__Brano fornito__:
_ _ _ _

Prendiamo quindi Pariscope, la guida degli spettacoli parigini (teatri, cinema, concerti) in vendita in edicola a quaranta centesimi, e leggiamo. L’almanacco ci dice che attualmente a Parigi intra muros ci sono 175 teatri, 194 compresa la banlieue, 203 compresi i cabaret e le cene-spettacolo. Aggiungiamo che alcuni di questi teatri mettono in scena due, tre e persino quattordici spettacoli (al Théâtre du Nord-Ouest, ci andremo dopo), e apparirà chiaro che siamo di fronte a una vera e propria industria. Su cosa si regge? Statistiche più precise le lascio per il prossimo numero, ma a occhio direi che una prima grossa fetta di mercato è formata da commedie con stelle del cinema o delle tv, one-man show, adattamenti di film, di biografie, di classici della letteratura e di romanzi recenti. Non bisogna tuttavia generalizzare. Basti pensare che uno dei più grandi successi di questo autunno-inverno, per certi versi sorprendente vista la qualità di cantanti e musicisti, la scenografia di carta pesta e l’acustica da teatro di prosa, è stato Lo Speziale di Haydn, su libretto di Goldoni. Due grandi nomi e la curiosità di vedere quest’opera pochissimo rappresentata è stata più forte di tutto.

Ma concentriamoci su un’altra grossa fetta di mercato, formata da spettacoli che un pubblico italiano, conosce meglio: i classici del cosiddetto teatro di prosa. Li ho divisi in tre categorie. Nella prima ci sono i grandi classici dal Rinascimento al 1870 e alla cesura del naturalismo; nella seconda, i classici della modernità, ossia, grosso modo, dal 1870 al 1970; nella terza, gli autori rivelatosi dal 1970 a oggi, ancora vivi o morti da poco. Ho escluso le adattazioni di romanzi e poesie, segnalato le riletture «radicali» e quando un teatro ha in cartellone più opere di uno stesso autore. Trattandosi di un ciclo, ossia un evento per certi versi eccezionale, influisce sulla statistica.

_ _ _ _

__Dati registrati__:
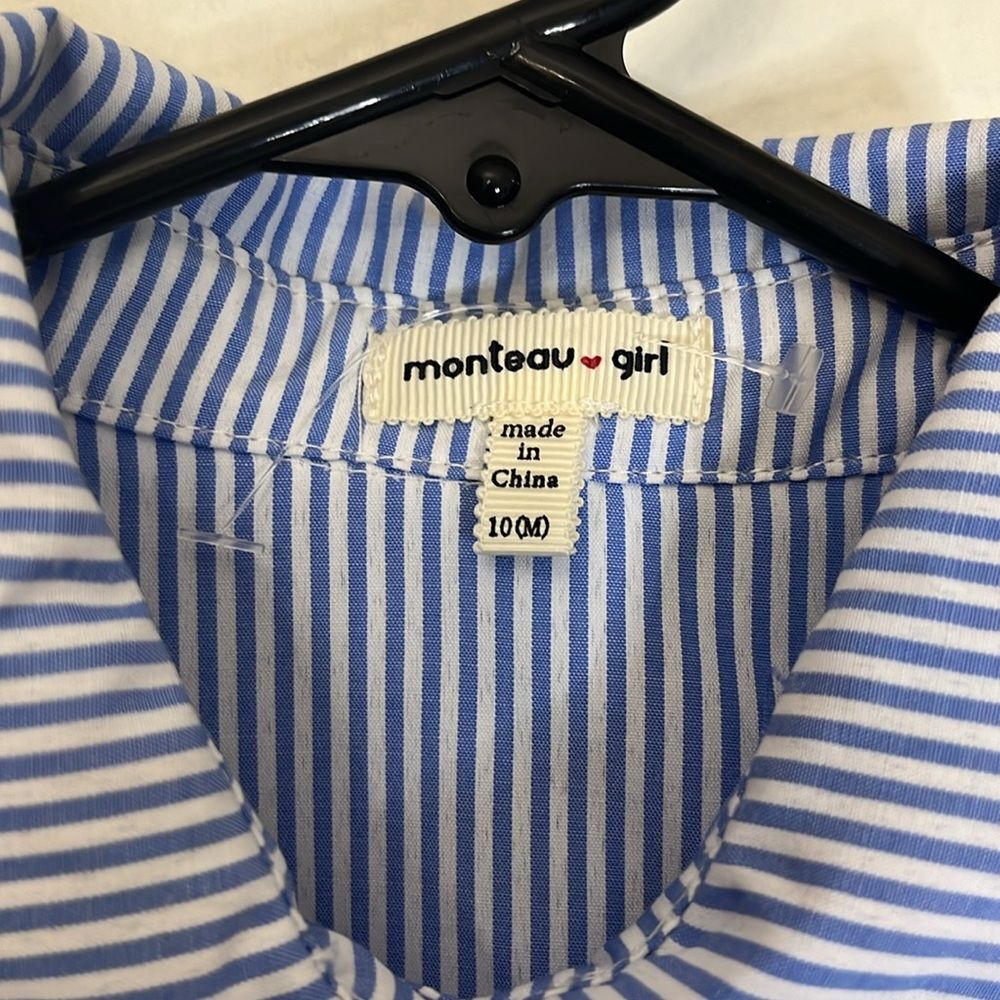 Monteau girl Sz 10(M) Stripped with Floral Embroidery Belted Shirt Dress NWOT - Picture 5 of 10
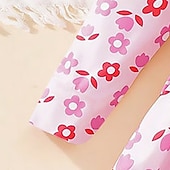 levne 3D květinové šaty-Velikonoce Girls &#039; 3D Květinový Šaty Růžová Dlouhý rukáv 3D tisk Podzim Zima Dovolená Sporty a outdoor Denní Roztomilý Na běžné nošení Krásná Děti 4-12 let Volnočasové šaty Áčkové šaty Nad kolena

_ _ _ _

__Compito 1__:
Secondo il brano sui teatri parigini, a quanto si vende in edicola la guida Pariscope?
__Compito 2__:
Trascrivi alla lettera la parte del brano sui teatri parigini che si apre con le parole contenenti "Ma concentriamoci su" e si chiude con "influisce sulla statistica.".

__Risposta finale 1__:
Quaranta centesimi.

__Risposta finale 2__:
Ma concentriamoci su un’altra grossa fetta di mercato, formata da spettacoli che un pubblico italiano, conosce meglio: i classici del cosiddetto teatro di prosa. Li ho divisi in tre categorie. Nella prima ci sono i grandi classici dal Rinascimento al 1870 e alla cesura del naturalismo; nella seconda, i classici della modernità, ossia, grosso modo, dal 1870 al 1970; nella terza, gli autori rivelatosi dal 1970 a oggi, ancora vivi o morti da poco. Ho escluso le adattazioni di romanzi e poesie, segnalato le riletture «radicali» e quando un teatro ha in cartellone più opere di uno stesso autore. Trattandosi di un ciclo, ossia un evento per certi versi eccezionale, influisce sulla statistica.